BIO successfully prosecuted that agenda during its first decade:
- Price control initiatives were beaten back repeatedly at the federal level.
- A host of biotechnology-improved agricultural products traversed the regulatory gauntlet, including new varieties of corn, potatoes, tomatoes and cotton.
- A variety of tax incentives were enacted at the state and federal levels to encourage biotech investment.
- In perhaps BIO's most celebrated achievement, the Food and Drug Administration Modernization Act of 1997 was passed, along with reauthorization of the Prescription Drug User Fee Act in 1997 and 2002.
Bioethics issues were not on the original 1993 list of priorities, but have become an increasingly prominent part of BIO's agenda over the years. As early as mid-1993, BIO hosted a discussion on bioethics, focusing on genetic discrimination and gene therapy (the first clinical trials in this field had recently begun). At that time, Feldbaum pitched to the board the idea of a standing BIO committee for bioethics, an idea that would come to fruition in 1995.

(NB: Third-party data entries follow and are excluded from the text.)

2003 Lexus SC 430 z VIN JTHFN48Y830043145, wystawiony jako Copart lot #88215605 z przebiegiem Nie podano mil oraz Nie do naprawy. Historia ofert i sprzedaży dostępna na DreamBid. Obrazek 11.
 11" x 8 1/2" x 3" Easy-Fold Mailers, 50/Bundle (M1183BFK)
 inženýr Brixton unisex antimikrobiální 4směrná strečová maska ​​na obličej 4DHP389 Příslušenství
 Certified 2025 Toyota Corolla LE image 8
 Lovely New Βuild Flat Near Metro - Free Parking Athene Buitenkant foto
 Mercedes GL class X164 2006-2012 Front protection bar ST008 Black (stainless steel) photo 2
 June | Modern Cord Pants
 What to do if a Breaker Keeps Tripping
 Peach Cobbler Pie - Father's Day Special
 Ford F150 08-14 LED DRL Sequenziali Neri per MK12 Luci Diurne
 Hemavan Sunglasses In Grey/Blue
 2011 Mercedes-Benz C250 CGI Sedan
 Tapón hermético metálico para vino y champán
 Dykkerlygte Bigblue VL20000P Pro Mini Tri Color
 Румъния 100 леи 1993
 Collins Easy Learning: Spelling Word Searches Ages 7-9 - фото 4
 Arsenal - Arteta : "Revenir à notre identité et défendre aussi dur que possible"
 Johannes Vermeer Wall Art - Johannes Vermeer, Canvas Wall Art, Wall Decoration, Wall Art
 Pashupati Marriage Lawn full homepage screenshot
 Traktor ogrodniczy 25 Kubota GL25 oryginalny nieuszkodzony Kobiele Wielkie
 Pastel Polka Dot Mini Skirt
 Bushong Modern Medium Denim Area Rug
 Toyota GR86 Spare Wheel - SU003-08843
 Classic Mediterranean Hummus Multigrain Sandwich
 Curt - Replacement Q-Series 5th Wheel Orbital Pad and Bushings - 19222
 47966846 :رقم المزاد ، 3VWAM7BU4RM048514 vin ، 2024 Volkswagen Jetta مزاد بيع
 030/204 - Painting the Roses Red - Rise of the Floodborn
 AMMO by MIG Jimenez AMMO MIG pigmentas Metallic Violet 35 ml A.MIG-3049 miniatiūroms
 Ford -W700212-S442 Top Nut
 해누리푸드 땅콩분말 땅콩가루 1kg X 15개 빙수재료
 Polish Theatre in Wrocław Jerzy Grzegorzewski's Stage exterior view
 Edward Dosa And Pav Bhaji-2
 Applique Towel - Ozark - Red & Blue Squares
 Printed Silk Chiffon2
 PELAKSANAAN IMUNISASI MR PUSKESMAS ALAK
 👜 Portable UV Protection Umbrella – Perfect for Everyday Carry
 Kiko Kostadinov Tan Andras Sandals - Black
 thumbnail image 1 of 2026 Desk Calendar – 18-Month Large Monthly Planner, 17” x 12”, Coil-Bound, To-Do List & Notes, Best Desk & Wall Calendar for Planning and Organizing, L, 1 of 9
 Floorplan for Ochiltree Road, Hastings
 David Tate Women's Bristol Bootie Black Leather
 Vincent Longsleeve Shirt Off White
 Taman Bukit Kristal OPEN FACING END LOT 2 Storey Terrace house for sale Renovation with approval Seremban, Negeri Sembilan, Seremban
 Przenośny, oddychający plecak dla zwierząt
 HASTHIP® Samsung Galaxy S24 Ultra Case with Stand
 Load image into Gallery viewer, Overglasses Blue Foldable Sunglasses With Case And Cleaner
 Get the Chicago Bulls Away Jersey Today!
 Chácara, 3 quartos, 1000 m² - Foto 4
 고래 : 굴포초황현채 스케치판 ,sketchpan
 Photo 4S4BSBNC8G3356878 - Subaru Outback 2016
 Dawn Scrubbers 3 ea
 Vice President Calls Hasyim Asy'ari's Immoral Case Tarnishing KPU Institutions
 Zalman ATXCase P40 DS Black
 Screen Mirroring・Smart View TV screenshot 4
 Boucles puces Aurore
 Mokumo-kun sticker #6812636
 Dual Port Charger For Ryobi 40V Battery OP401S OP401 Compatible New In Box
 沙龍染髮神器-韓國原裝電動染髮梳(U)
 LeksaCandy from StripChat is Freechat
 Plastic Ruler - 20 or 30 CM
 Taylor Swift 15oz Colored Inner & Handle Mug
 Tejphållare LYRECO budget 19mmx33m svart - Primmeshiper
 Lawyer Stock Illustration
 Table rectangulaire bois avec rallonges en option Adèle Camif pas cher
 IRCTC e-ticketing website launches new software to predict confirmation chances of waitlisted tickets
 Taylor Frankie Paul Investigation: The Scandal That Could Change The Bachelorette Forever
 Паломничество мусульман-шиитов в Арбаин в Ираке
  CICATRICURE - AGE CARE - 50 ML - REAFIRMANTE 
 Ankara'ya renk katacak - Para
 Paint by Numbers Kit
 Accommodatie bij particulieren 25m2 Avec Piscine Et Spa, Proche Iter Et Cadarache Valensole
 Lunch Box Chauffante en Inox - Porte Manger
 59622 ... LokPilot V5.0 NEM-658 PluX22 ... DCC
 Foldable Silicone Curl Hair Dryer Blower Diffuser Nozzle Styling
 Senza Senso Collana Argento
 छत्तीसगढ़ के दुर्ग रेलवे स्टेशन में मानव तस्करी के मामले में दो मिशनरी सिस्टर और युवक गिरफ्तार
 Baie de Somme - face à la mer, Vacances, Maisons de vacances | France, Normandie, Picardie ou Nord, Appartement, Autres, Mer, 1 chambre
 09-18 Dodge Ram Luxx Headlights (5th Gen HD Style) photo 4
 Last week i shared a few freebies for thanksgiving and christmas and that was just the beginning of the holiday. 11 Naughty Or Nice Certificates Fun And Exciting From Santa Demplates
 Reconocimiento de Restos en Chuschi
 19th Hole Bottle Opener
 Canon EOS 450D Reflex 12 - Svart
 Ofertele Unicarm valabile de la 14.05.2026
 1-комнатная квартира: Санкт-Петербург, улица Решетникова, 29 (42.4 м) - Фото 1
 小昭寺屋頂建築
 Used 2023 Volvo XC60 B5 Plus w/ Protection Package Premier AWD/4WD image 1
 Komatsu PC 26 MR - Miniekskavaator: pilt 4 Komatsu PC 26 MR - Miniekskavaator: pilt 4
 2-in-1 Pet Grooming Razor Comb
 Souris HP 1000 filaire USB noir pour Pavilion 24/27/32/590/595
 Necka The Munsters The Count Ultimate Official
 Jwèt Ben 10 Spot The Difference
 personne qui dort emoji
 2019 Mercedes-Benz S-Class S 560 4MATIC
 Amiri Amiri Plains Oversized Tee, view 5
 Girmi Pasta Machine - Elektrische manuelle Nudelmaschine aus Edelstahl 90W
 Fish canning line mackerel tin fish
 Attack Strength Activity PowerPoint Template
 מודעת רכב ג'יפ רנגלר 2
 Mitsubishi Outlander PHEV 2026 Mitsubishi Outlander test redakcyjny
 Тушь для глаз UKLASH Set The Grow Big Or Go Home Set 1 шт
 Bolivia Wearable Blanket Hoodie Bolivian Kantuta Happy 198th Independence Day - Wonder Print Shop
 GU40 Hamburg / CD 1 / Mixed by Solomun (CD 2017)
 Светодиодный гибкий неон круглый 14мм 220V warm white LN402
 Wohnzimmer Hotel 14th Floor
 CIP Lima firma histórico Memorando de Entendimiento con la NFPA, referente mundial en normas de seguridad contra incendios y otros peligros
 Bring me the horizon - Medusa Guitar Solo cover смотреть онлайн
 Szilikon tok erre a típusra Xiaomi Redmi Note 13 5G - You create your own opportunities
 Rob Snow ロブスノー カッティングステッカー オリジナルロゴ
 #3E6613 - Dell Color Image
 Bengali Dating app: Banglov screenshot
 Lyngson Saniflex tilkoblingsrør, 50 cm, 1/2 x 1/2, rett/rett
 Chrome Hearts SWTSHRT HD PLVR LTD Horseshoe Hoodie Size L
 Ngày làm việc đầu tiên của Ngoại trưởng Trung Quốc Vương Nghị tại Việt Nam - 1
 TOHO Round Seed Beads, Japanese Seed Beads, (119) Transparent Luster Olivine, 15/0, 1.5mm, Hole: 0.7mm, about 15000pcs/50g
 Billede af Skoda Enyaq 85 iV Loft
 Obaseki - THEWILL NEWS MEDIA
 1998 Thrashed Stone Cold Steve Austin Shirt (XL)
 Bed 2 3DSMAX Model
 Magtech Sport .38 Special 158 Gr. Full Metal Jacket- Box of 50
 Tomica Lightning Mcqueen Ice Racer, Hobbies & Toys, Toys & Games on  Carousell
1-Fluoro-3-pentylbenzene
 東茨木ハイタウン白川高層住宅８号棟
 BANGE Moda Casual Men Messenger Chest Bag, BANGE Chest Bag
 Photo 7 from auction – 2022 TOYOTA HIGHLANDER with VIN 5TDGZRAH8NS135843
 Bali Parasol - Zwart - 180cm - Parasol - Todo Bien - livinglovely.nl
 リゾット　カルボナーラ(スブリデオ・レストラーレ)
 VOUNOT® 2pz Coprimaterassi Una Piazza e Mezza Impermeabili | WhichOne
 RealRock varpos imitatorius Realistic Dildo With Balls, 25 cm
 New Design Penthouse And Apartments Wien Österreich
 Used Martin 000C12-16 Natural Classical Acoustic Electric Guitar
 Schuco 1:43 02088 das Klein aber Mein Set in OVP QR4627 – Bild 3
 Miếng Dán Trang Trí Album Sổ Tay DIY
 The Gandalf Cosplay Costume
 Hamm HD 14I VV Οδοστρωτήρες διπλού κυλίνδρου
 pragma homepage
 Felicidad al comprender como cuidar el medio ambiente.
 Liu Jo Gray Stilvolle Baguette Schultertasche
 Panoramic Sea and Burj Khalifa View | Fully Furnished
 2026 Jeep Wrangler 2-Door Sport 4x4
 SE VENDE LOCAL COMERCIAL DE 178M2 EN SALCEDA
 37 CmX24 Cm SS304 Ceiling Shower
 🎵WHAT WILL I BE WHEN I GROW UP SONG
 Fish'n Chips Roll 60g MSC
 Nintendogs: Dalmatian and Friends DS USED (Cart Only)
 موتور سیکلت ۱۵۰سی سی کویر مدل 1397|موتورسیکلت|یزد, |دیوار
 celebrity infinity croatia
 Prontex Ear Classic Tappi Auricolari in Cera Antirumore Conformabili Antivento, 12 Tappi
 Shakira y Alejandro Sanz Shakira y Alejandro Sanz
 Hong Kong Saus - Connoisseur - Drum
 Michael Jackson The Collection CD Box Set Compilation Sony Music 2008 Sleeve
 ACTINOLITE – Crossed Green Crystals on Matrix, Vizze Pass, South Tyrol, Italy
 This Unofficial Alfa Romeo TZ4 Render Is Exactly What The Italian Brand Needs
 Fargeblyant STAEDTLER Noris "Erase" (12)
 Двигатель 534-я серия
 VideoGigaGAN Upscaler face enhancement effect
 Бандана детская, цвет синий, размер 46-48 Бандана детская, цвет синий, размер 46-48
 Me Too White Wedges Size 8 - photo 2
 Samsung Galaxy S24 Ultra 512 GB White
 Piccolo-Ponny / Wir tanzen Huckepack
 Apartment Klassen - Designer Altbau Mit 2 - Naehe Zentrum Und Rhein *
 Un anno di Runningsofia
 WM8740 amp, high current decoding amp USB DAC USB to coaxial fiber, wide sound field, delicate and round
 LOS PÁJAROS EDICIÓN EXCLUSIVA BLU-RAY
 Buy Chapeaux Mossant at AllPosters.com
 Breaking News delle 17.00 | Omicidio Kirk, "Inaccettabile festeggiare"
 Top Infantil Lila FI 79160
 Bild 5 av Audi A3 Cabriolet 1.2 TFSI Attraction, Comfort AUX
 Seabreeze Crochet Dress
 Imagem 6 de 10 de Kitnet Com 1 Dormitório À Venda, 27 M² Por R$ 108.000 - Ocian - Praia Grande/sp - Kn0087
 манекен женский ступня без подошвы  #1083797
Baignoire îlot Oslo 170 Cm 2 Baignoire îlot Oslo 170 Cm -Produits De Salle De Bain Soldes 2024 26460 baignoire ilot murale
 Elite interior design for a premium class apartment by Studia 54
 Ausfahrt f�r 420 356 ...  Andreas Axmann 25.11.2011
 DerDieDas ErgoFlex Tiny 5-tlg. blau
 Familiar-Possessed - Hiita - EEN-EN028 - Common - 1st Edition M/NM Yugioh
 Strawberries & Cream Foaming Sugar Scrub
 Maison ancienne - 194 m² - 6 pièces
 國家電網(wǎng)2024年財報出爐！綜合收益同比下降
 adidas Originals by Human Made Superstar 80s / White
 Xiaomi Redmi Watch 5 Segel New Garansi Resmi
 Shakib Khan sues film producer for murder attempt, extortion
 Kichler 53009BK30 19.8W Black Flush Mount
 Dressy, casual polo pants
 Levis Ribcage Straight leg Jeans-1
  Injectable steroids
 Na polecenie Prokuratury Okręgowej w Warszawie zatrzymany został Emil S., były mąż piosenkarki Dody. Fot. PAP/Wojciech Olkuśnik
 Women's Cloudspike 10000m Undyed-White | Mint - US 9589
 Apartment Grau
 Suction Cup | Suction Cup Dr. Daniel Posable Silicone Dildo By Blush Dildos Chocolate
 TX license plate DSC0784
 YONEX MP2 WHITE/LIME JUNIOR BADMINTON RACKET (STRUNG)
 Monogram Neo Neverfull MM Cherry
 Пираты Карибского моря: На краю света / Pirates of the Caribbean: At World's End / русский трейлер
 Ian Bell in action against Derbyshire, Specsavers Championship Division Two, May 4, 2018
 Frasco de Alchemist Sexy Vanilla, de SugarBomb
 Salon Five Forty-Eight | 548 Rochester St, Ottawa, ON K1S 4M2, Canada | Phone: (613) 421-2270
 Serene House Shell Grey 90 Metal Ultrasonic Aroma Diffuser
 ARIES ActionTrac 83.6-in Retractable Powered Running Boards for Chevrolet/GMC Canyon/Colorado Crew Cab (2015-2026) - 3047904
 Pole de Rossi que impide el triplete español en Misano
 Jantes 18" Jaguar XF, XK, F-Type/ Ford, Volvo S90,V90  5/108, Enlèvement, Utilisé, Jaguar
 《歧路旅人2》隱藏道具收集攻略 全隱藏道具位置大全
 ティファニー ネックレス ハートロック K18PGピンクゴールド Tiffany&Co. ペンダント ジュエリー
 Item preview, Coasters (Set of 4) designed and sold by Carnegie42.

Bioethics concerns would gather momentum after the 1997 birth of a cloned sheep named Dolly. BIO quickly responded with a statement urging a ban on human reproductive cloning-but not on therapeutic applications of the technology-and supported that stance with appearances on newscasts and interviews with leading media outlets worldwide. The organization's rapid and thoughtful response to that watershed event won many communications awards and helped place BIO at the nexus of political and ethical controversies surrounding the industry's powerful technologies. Other cloning successes followed, and in 1998 another milestone was reached with the first-ever isolation of human embryonic stem cells, sparking a new bioethics debate.
Responding to the controversies that have arisen on the heels of biotech breakthroughs, BIO addresses bioethics issues at every level of government. The organization has added a bioethics counsel, testified before Congress, educated legislators and their staffs on the issues, written letters and op-ed pieces, and responded to thousands of media inquiries.
As a result of all these activities-lobbying, cultivating biotechnology's image, supporting scientific freedom, assisting companies with business development-BIO has emerged as the voice to the public for hundreds of biotech companies, large and small.